** START OF Passage to read **

Frank Burton Ellis (February 10, 1907 – November 3, 1969) was a United States district judge of the United States District Court for the Eastern District of Louisiana.

Education and career

Born in Covington, Louisiana, Ellis attended the Gulf Coast Military Academy and received a Bachelor of Laws from the Paul M. Hebert Law Center at Louisiana State University in 1929. He was in private practice of law in New Orleans, Louisiana from 1930 to 1961. He served as a special assistant attorney general of Louisiana. He was a Member of the Louisiana State Senate from 1940 to 1944, serving as President pro tem from 1940 to 1944. He was National Director of the Office of Emergency Planning from 1961 to 1962. He was a Member of the National Security Council in 1961.

Federal judicial service

Ellis was nominated by President John F. Kennedy on February 2, 1962, to a seat on the United States District Court for the Eastern District of Louisiana vacated by J. Skelly Wright. He was confirmed by the United States Senate on April 3, 1962, and received his commission on April 12, 1962. He assumed senior status due to a certified disability on November 16, 1965. His service was terminated on November 3, 1969, due to his death.

** END OF Passage to read **
** START OF Record extracts **

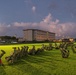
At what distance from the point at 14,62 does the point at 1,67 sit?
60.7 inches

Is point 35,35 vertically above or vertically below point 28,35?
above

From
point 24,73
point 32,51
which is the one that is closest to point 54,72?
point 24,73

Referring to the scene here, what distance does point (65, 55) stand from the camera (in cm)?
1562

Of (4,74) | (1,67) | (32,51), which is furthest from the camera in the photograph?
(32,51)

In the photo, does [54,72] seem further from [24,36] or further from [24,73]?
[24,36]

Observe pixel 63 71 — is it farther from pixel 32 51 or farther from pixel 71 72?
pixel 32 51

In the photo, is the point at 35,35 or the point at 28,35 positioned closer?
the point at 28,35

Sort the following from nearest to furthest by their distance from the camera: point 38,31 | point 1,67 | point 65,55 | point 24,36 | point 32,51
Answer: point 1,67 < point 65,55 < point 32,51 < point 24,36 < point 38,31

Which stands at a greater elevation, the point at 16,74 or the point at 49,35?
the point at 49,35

** END OF Record extracts **
** START OF Record extracts **

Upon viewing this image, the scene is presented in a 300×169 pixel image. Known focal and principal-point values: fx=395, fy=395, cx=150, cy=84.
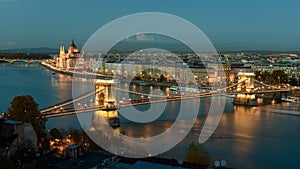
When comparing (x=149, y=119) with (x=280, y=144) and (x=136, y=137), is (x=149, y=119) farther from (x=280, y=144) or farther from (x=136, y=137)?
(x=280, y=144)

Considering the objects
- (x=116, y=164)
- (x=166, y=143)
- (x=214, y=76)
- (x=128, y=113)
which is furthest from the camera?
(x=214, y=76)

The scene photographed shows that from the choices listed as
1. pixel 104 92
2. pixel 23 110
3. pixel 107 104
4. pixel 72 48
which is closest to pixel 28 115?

** END OF Record extracts **

# Set tasks:
A. Decide whether each of the following statements agrees with the biography of Frank Burton Ellis. Answer yes or no for each, quoting the exact words of the biography that decide it. (i) Ellis received his law degree from Louisiana State University in 1929. (ii) Ellis's seat on the court had previously been held by J. Skelly Wright. (iii) Ellis assumed senior status in 1969.
B. Reproduce word for word the portion of the biography of Frank Burton Ellis starting with "Ellis was nominated" and going on through "to his death.".
C. Proceed with the biography of Frank Burton Ellis from the point where it ends.

# Per-task outputs:
A.
(i) Yes: "received a Bachelor of Laws from the Paul M. Hebert Law Center at Louisiana State University in 1929."
(ii) Yes: "a seat on the United States District Court for the Eastern District of Louisiana vacated by J. Skelly Wright."
(iii) No: "He assumed senior status due to a certified disability on November 16, 1965."

B.
Ellis was nominated by President John F. Kennedy on February 2, 1962, to a seat on the United States District Court for the Eastern District of Louisiana vacated by J. Skelly Wright. He was confirmed by the United States Senate on April 3, 1962, and received his commission on April 12, 1962. He assumed senior status due to a certified disability on November 16, 1965. His service was terminated on November 3, 1969, due to his death.

C.
References

Sources
 FJC Bio
 
 
 
 
 Minden Herald, January 14, 1944, p. 5
 
 Minden Herald, Minden, Louisiana, June 18, 1954, p. 2.
 Minden Herald, July 16, 1954, p. 3.
 Numan V. Bartley and Hugh D. Graham, Southern Elections: County and Precinct Data, 1950-1972, Baton Rouge: Louisiana State University Press, 1978, p. 122.
 Quoted in Clarence L. Mohr and Joseph E. Gordon, Tulane: The Emergence of a Modern University, 1945-1980, Baton Rouge: Louisiana State University Press, 2001, p. 227.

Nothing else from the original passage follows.